§ Task requirements
(1) Reproduce the Paper Creatures Theatre interview word for word from "JT: It’s all" to "to our work.".
(2) In the Paper Creatures Theatre interview, which venue will host the run of 'Flood'?
(3) Pick up the Paper Creatures Theatre interview after its final sentence and keep it going.

§ Excerpt to read
-=-=-

Paper Creatures Theatre are a new company on the London fringe scene; focusing on new writing, millennials and ‘simple, compelling, bold stories’, they are making their debut with the comedy drama ‘Flood’, by Tom Hartwell. The production will run at the Tristan Bates Theatre from July 31- August 5 as part of the Camden Fringe (tickets and more information here). I had a chat with co-founders and Co-Artistic Directors Jon Tozzie and Nathan Coenen recently about all things Paper Creatures Theatre and ‘Flood’…
First of all, let’s talk about the company name. Paper Creatures Theatre made me think of puppetry, but that’s clearly not the focus of your company- where did the name come from?
JT: It’s all very symbolic and representative really; you’ve got the paper, which is the script, with creatures being the characters that come from that – as we’re all creatures to some extent. Theatre is the place we like to perform in and so it kind of symbolises the story, the characters and the theatre and those are the three things we like to focus on when it comes to our work.

-=-=-

§ Information shown
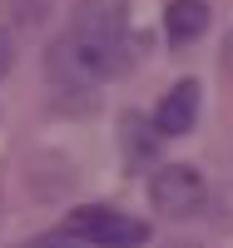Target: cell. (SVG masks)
<instances>
[{"instance_id": "6da1fadb", "label": "cell", "mask_w": 233, "mask_h": 248, "mask_svg": "<svg viewBox=\"0 0 233 248\" xmlns=\"http://www.w3.org/2000/svg\"><path fill=\"white\" fill-rule=\"evenodd\" d=\"M70 40L99 75H109L129 55V0H79Z\"/></svg>"}, {"instance_id": "7a4b0ae2", "label": "cell", "mask_w": 233, "mask_h": 248, "mask_svg": "<svg viewBox=\"0 0 233 248\" xmlns=\"http://www.w3.org/2000/svg\"><path fill=\"white\" fill-rule=\"evenodd\" d=\"M149 203L164 218H199L208 203V184L194 164H164L149 179Z\"/></svg>"}, {"instance_id": "3957f363", "label": "cell", "mask_w": 233, "mask_h": 248, "mask_svg": "<svg viewBox=\"0 0 233 248\" xmlns=\"http://www.w3.org/2000/svg\"><path fill=\"white\" fill-rule=\"evenodd\" d=\"M65 229L79 243H99V248H139V243H149V223H144V218H129L119 209H104V203L75 209L65 218Z\"/></svg>"}, {"instance_id": "277c9868", "label": "cell", "mask_w": 233, "mask_h": 248, "mask_svg": "<svg viewBox=\"0 0 233 248\" xmlns=\"http://www.w3.org/2000/svg\"><path fill=\"white\" fill-rule=\"evenodd\" d=\"M199 79H179V85H169V94L159 99V109H154V134L164 139H179L194 129V119H199Z\"/></svg>"}, {"instance_id": "5b68a950", "label": "cell", "mask_w": 233, "mask_h": 248, "mask_svg": "<svg viewBox=\"0 0 233 248\" xmlns=\"http://www.w3.org/2000/svg\"><path fill=\"white\" fill-rule=\"evenodd\" d=\"M203 30H208V5H203V0H174V5L164 10L169 45H194Z\"/></svg>"}, {"instance_id": "8992f818", "label": "cell", "mask_w": 233, "mask_h": 248, "mask_svg": "<svg viewBox=\"0 0 233 248\" xmlns=\"http://www.w3.org/2000/svg\"><path fill=\"white\" fill-rule=\"evenodd\" d=\"M25 248H79V238H75L70 229H60V233H40V238H30Z\"/></svg>"}, {"instance_id": "52a82bcc", "label": "cell", "mask_w": 233, "mask_h": 248, "mask_svg": "<svg viewBox=\"0 0 233 248\" xmlns=\"http://www.w3.org/2000/svg\"><path fill=\"white\" fill-rule=\"evenodd\" d=\"M5 70H10V35L0 30V75H5Z\"/></svg>"}, {"instance_id": "ba28073f", "label": "cell", "mask_w": 233, "mask_h": 248, "mask_svg": "<svg viewBox=\"0 0 233 248\" xmlns=\"http://www.w3.org/2000/svg\"><path fill=\"white\" fill-rule=\"evenodd\" d=\"M223 65H228V75H233V35L223 40Z\"/></svg>"}]
</instances>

-=-=-

§ Written responses
(1)
JT: It’s all very symbolic and representative really; you’ve got the paper, which is the script, with creatures being the characters that come from that – as we’re all creatures to some extent. Theatre is the place we like to perform in and so it kind of symbolises the story, the characters and the theatre and those are the three things we like to focus on when it comes to our work.

(2) The Tristan Bates Theatre.

(3)
According to your website, you’ve both been acting before Paper Creatures, so what’s it been like to be in control of a company? Have you enjoyed the autonomy?
NC: It’s been okay – it’s been fantastic. I kind of like it to happen in two different hats. The actor hat and the producer hat – and you know, they’re two very different hats. The actor hat is obviously when you’re in a room; you’re rehearsing, devising, creating and then with the producer hat you’re kind of getting all the other creatives in a room, from the director, to the sound designer, to the costume designer – having them all meet and you kind of take a step back and say ‘Okay you guys, figure it out’. It’s very gratifying in a very different way, I’ve found, in that you’re bringing people together as opposed to being in the room.
JT: In an industry where you’re giving up control over to someone else – you know – you turn up and do your best – this is lovely for us because we get to have creative control in something that we feel makes good theatre.
London is bursting at the seams with shows of all shapes and sizes. What can you tell us about your first production, Flood – why should we come and see you?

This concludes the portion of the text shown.